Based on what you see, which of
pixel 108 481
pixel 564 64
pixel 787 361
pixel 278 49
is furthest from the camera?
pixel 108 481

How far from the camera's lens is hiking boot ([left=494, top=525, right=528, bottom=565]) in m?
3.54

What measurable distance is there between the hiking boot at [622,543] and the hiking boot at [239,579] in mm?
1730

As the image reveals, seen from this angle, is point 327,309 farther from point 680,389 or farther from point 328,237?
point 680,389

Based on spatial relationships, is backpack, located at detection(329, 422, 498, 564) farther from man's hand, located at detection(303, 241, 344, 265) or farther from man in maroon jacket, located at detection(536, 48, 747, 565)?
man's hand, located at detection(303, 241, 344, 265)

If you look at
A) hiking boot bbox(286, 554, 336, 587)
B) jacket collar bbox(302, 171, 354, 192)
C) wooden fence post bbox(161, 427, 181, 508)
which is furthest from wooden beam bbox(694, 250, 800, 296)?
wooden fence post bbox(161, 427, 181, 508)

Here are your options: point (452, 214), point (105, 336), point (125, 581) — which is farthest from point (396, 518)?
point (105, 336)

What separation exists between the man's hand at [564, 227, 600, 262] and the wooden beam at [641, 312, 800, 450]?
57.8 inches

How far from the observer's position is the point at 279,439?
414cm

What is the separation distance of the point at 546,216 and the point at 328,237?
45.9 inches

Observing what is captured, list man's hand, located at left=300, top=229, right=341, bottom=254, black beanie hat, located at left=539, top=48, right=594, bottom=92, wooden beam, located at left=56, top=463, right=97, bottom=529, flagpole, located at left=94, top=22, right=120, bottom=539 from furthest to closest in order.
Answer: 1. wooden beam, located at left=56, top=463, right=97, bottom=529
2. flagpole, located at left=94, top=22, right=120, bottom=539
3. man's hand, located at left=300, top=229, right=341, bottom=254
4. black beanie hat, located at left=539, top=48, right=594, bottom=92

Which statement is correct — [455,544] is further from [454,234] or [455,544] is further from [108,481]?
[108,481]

━━━━━━━━━━

Goal of the exercise :: Switch every "hiking boot" in the lines above to "trail shoe" and repeat the lines with nothing else altered.

Exercise answer ::
Based on what you see, which of
pixel 108 481
pixel 564 64
pixel 787 361
pixel 278 49
is furthest from the camera?
pixel 108 481

How far from the camera's lens is trail shoe ([left=494, top=525, right=528, bottom=565]) in m?
3.54

What measurable distance is there between the trail shoe at [622,543] and the trail shoe at [239,579] in mm?
1730

As the image reveals, seen from this angle, is point 327,309 farther from point 680,389 or farther from point 328,237?
point 680,389

Based on spatial relationships, is backpack, located at detection(329, 422, 498, 564) farther from man's hand, located at detection(303, 241, 344, 265) or farther from man in maroon jacket, located at detection(536, 48, 747, 565)?
man's hand, located at detection(303, 241, 344, 265)

If you look at
A) trail shoe bbox(286, 554, 336, 587)
B) jacket collar bbox(302, 171, 354, 192)
C) wooden fence post bbox(161, 427, 181, 508)
which is furthest from wooden beam bbox(694, 250, 800, 296)?
wooden fence post bbox(161, 427, 181, 508)

Here are your options: point (452, 214), point (105, 336), point (125, 581) — which is farthest from point (396, 518)?
point (105, 336)

What separation exists between the man's hand at [564, 227, 600, 262] and the wooden beam at [641, 312, 800, 450]?
57.8 inches

How far from the observer's position is the point at 279,439?
414cm

What is the separation distance of the point at 546,216 and the point at 328,237?
45.9 inches

Observing what is captured, list man's hand, located at left=300, top=229, right=341, bottom=254, black beanie hat, located at left=539, top=48, right=594, bottom=92, wooden beam, located at left=56, top=463, right=97, bottom=529, flagpole, located at left=94, top=22, right=120, bottom=539 from furthest to closest in order.
Answer: 1. wooden beam, located at left=56, top=463, right=97, bottom=529
2. flagpole, located at left=94, top=22, right=120, bottom=539
3. man's hand, located at left=300, top=229, right=341, bottom=254
4. black beanie hat, located at left=539, top=48, right=594, bottom=92

Which statement is correct — [455,544] is further from [454,234] or [455,544] is further from [108,481]?
[108,481]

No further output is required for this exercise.